Cysticercosis is the infection caused by Cysticercus cellulosae, the larvae of the tapeworm Taenia solium, which affects humans mainly by accidental ingestion of eggs containing infective oncospheres [1].  It is the most common parasitic disease of the central nervous system and endemic in our country [1,2].
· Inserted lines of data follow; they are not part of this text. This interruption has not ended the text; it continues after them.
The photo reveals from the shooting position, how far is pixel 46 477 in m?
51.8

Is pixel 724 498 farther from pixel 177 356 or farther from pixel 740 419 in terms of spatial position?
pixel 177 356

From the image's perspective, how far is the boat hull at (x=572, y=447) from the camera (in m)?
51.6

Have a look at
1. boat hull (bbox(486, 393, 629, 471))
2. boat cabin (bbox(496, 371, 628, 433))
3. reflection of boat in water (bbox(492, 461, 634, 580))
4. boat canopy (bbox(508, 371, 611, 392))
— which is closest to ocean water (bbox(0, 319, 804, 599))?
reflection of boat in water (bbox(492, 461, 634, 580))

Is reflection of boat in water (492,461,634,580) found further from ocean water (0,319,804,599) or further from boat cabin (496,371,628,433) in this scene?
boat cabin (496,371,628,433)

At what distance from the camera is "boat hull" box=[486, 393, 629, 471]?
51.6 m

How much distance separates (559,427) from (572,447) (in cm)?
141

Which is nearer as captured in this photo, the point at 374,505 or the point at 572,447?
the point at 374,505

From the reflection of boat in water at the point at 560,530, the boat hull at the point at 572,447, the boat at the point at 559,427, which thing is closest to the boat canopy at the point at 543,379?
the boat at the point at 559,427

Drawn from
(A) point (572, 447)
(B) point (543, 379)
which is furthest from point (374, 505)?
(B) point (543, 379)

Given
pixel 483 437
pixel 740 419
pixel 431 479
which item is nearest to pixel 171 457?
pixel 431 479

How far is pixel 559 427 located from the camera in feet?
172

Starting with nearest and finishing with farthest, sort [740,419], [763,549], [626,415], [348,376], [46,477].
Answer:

    We report a case of 42 year old male who presented with complaints of weakness of bilateral lower limbs since 3 months. Magnetic resonance imaging (MRI) showed a multilobulated intradural intramedullary cyst in thoracic cord with eccentric scolex at D9-D10 vertebral level and multiple ring enhancing lesions with eccentric scolex in brain. Based on a brief review of the literature, clinical and radiological aspects of spinal cysticercosis with differential diagnosis are discussed.

Case Report

A 42 year middle aged male was admitted with complaints of weakness of bilateral lower limbs since 3 months. Patient was apparently alright 3 months back when he had low backache. He developed weakness of limbs starting from left leg, then progressed to right leg after 15 days. He had log like sensation of both lower limbs. He had no bowel/bladder involvement.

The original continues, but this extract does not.